One of Google’s first hardware products was its search appliance, a custom-built server that allowed businesses to bring Google’s search tools to the data behind their firewalls. That appliance is no more, but Google today announced the spiritual successor to it with an update to Cloud Search. Until today, Cloud Search only indexed G Suite data. Now, it can pull in data from a variety of third-party services that can run on-premise or in the cloud, making the tool far more useful for large businesses that want to make all of their data searchable by their employees.

“We are essentially taking all of Google expertise in search and are applying it to your enterprise content,” Google said.

One of the launch customers for this new service is Whirlpool, which built its own search portal and indexed more than 12 million documents from more than a dozen services using this new service.

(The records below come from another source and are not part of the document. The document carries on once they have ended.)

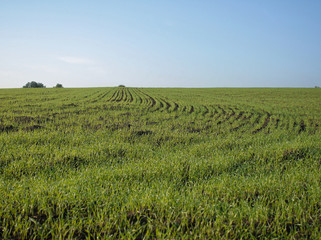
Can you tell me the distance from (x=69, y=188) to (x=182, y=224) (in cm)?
204

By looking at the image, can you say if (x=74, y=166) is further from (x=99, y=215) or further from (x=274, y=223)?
(x=274, y=223)

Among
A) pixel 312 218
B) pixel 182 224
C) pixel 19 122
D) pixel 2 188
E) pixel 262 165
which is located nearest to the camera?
pixel 182 224

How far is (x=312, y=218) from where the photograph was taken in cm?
326

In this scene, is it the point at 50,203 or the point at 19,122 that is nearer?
the point at 50,203

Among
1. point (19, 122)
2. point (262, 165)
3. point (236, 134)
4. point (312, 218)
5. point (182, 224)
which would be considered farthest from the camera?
point (19, 122)

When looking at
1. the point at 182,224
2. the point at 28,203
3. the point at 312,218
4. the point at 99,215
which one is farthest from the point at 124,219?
the point at 312,218

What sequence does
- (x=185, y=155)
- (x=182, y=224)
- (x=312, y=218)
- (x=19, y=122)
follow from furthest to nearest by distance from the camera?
(x=19, y=122) < (x=185, y=155) < (x=312, y=218) < (x=182, y=224)

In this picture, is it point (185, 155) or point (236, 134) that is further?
point (236, 134)

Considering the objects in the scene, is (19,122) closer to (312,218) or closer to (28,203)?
(28,203)

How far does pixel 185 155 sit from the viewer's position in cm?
629

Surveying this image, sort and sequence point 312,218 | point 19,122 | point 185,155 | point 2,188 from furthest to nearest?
point 19,122, point 185,155, point 2,188, point 312,218

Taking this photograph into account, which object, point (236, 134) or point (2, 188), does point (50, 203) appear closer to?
point (2, 188)

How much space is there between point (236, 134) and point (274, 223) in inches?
283

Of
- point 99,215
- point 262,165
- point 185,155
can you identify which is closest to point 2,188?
point 99,215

“This is about giving employees access to all the information from across the enterprise, even if it’s traditionally siloed data, whether that’s in a database or a legacy productivity tool and make all of that available in a single index,” Google explained.

To enable this functionality, Google is making a number of software adapters available that will bridge the gap between these third-party services and Cloud Search. Over time, Google wants to add support for more services and bring this cloud-based technology on par with what its search appliance was once capable of.

The service is now rolling out to a select number of users. Over time, it’ll become available to both G Suite users and as a standalone version.